# GIVEN ENTRIES:
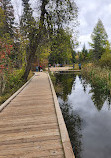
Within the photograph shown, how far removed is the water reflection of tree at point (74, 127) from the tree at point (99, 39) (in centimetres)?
3796

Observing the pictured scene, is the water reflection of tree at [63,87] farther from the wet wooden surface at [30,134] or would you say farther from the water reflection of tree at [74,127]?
the wet wooden surface at [30,134]

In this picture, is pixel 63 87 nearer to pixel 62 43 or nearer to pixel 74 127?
pixel 62 43

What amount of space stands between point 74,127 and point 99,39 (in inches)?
1639

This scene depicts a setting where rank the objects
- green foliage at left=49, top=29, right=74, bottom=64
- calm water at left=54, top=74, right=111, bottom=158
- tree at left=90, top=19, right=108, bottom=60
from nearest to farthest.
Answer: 1. calm water at left=54, top=74, right=111, bottom=158
2. green foliage at left=49, top=29, right=74, bottom=64
3. tree at left=90, top=19, right=108, bottom=60

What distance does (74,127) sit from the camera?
5133mm

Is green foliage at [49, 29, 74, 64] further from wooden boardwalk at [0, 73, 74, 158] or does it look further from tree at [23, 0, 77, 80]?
wooden boardwalk at [0, 73, 74, 158]

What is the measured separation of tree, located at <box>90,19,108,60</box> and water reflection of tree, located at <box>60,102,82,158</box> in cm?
3796

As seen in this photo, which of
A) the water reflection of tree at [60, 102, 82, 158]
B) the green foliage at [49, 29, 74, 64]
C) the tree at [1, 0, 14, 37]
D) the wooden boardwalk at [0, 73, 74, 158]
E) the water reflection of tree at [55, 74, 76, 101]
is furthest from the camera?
the tree at [1, 0, 14, 37]

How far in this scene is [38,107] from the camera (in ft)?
15.6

# REQUIRED WORK:
Rewrite every line of the records above as a numbered list, skipping the blank lines and leaving out the pictures.

# REPLY:
1. Within the photograph shown, how far removed is the water reflection of tree at point (74, 127) from the tree at point (99, 39) (in centimetres)?
2. 3796
3. Observing the pictured scene, is the water reflection of tree at [63,87] farther from the wet wooden surface at [30,134] or would you say farther from the water reflection of tree at [74,127]?
4. the wet wooden surface at [30,134]
5. In this picture, is pixel 63 87 nearer to pixel 62 43 or nearer to pixel 74 127?
6. pixel 62 43
7. What amount of space stands between point 74,127 and point 99,39 (in inches)?
8. 1639
9. This scene depicts a setting where rank the objects
10. - green foliage at left=49, top=29, right=74, bottom=64
11. - calm water at left=54, top=74, right=111, bottom=158
12. - tree at left=90, top=19, right=108, bottom=60
13. from nearest to farthest.
14. Answer: 1. calm water at left=54, top=74, right=111, bottom=158
15. 2. green foliage at left=49, top=29, right=74, bottom=64
16. 3. tree at left=90, top=19, right=108, bottom=60
17. What distance does (74,127) sit from the camera?
18. 5133mm
19. Is green foliage at [49, 29, 74, 64] further from wooden boardwalk at [0, 73, 74, 158] or does it look further from tree at [23, 0, 77, 80]?
20. wooden boardwalk at [0, 73, 74, 158]
21. What is the measured separation of tree, located at <box>90,19,108,60</box> and water reflection of tree, located at <box>60,102,82,158</box> in cm?
22. 3796
23. As seen in this photo, which of
24. A) the water reflection of tree at [60, 102, 82, 158]
25. B) the green foliage at [49, 29, 74, 64]
26. C) the tree at [1, 0, 14, 37]
27. D) the wooden boardwalk at [0, 73, 74, 158]
28. E) the water reflection of tree at [55, 74, 76, 101]
29. is furthest from the camera?
30. the tree at [1, 0, 14, 37]
31. How far in this scene is [38,107] from the camera (in ft)?
32. 15.6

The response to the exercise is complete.